Emart bundles six types of retail under one roof
It is Shinsegae’s latest effort to differentiate itself in an ever more cutthroat retail environment in which most businesses except duty-free stores are struggling to survive.
Located in Ilsan, Gyeonggi, near 13 other retail outlets including Lotte’s Vic Market and Costco - with Korea’s second Ikea store scheduled to open in 2017 - Emarttown is aiming for the wallets of the area’s high proportion of young families and commuters.
The shopping complex has cost Shinsegae 250 billion won ($224 million) to finish.
Emarttown includes six different Shinsegae outlets: warehouse retailer Traders, newly launched home improvement and furniture specialty store The Life, electronics store Electromart, a food court called Peacock Kitchen, a pet center including an animal hotel called Molly’s, and the discount retailer Emart.
Located on below ground, Traders is styled after Costco with high ceilings and countless warehouse racks stocked with a dizzying range of products.
“Forty-five percent of our inventory is foreign imports. We put a great deal of thought and effort into finding new items that you cannot see elsewhere in Korea,” said Roh Jae-ack, executive in charge of Traders. Roh said there are fewer than 50 items in Traders that can also be found in the Emart store upstairs.
There are over 4,000 different items sold at Traders from foods and daily necessities to motor boats and Jacuzzis.
“The economy is horrible nowadays and everyone is hard up. So we minimized costs at every step,” Roh said, adding that Traders aims to increase the number of its stores to 50 by the year 2023.
There are currently 10 Traders outlets in Korea including the new one in Emarttown.
Located on the same floor is Electromart, which sells home appliances, personal electronics and even collectable Legos and action figurines for adults.
In an effort to stand out from other electronics retailers such as Lotte’s Hi-mart, Electromart, with the life-sized action figure Electroman as its mascot, has come up with an eclectic array of products.
The whole outlet comes across as a Nirvana for geeks.
In the home appliances section, it sells beer machines (the featured model is priced 159,000 won), which makes beer in 10 days with a bag of beer mix (priced around 25,000 won) and water. There are also 3-D printers (the MakerBot model sells at 4.75 million won) and drones (a model made by DJI sells at 3.57 million won).
On the ground floor are restaurants and a main food court called Peacock Kitchen, named for Shinsegae’s Peacock house brand of food products.
Peacock Kitchen offers 16 different food stalls including Korean, Vietnamese, Asian fusion, Italian and casual American.

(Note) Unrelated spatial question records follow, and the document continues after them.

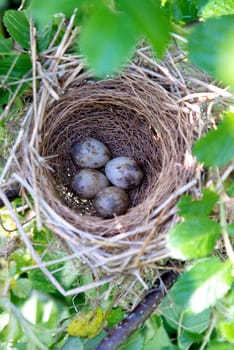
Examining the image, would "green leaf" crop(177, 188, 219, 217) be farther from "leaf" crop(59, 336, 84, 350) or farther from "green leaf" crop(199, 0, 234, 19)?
"green leaf" crop(199, 0, 234, 19)

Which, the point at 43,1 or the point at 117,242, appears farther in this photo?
the point at 117,242

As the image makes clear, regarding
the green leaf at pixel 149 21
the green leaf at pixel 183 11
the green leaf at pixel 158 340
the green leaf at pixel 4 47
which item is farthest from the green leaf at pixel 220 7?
the green leaf at pixel 149 21

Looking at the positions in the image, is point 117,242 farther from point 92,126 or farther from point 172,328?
point 92,126

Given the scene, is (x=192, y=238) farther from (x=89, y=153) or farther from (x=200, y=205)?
(x=89, y=153)

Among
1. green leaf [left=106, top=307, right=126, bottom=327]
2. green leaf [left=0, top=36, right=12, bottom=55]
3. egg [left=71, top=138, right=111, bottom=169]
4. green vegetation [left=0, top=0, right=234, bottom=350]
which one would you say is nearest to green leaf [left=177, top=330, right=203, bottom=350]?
green vegetation [left=0, top=0, right=234, bottom=350]

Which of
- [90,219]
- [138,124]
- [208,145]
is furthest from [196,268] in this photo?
[138,124]

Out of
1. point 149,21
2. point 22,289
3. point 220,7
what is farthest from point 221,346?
point 220,7
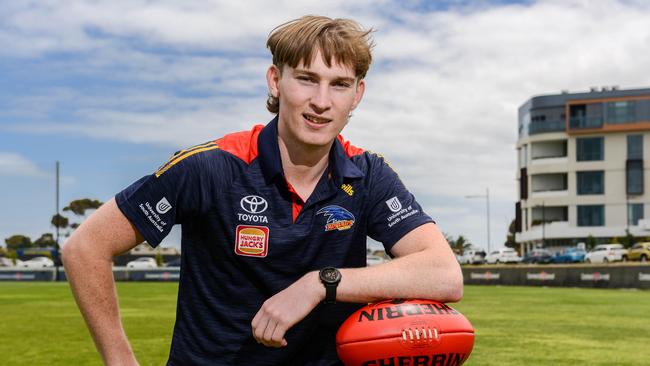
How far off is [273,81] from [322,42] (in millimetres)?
410

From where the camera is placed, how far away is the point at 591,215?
324 ft

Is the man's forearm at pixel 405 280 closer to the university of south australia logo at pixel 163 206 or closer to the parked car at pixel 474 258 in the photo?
the university of south australia logo at pixel 163 206

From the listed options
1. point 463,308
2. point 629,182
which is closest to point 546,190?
point 629,182

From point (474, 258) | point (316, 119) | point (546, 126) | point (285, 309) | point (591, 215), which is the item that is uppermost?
point (546, 126)

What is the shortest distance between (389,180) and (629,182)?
9881 centimetres

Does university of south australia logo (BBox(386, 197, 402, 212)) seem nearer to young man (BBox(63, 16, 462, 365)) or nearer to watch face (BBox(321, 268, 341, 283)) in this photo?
young man (BBox(63, 16, 462, 365))

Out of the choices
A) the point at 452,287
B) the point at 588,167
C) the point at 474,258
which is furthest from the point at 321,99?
the point at 588,167

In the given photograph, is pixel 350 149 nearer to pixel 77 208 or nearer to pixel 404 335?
pixel 404 335

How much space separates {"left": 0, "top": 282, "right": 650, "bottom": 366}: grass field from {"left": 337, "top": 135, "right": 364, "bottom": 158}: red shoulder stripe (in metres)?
7.25

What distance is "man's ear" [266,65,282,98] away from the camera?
3.82m

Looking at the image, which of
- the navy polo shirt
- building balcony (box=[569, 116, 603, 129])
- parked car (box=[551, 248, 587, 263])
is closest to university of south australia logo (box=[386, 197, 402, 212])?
the navy polo shirt

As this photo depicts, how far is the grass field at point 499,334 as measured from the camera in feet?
38.4

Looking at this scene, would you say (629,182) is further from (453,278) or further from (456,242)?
(453,278)

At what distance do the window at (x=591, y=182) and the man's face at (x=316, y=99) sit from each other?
99.5 metres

The main theme of the stalls is authenticity, according to Shinsegae.
At its Vietnamese food stall, it has installed a machine to make fresh rice noodles instead of using the dried version used at local Vietnamese noodle franchises. Its Indian food stall has set up an Indian bread making pan, while the Italian pizzeria has a built-in pizza oven.
“At Peacock Kitchen you will not see Koreanized ethnic foods. We serve real ethnic foods,” said Kim Il-hwan, a senior manager in charge of the court.
On the top floor is The Life, a home accessories and furniture outlet being newly launched by Shinsegae.
It is no coincidence that Shinsegae decided to debut The Life in the same area where the second Korean Ikea store is scheduled to open.
Industry insiders call it “an open contest.”
It sells furniture, home accessories and home improvement items like paints and tools for woodwork. The Life also offers a one-stop service for home projects.
Shinsegae says it has created the giant shopping complex to proactively cater to customers who are already overwhelmed with retail channels that offer the same products.
“Emarttown is a one-stop shopping space where specialty stores and large retailers have come together, offering an interesting and diverse array of values,” said Lee Gap-su, Emart’s CEO.
It has paid special attention to social trends such as the increase in households of one or two persons, rising preference for family-oriented lifestyles and a growing appetite for uniqueness and diversity.
“We will strive to create a blue ocean with more outlets like Emarttown,” Lee added.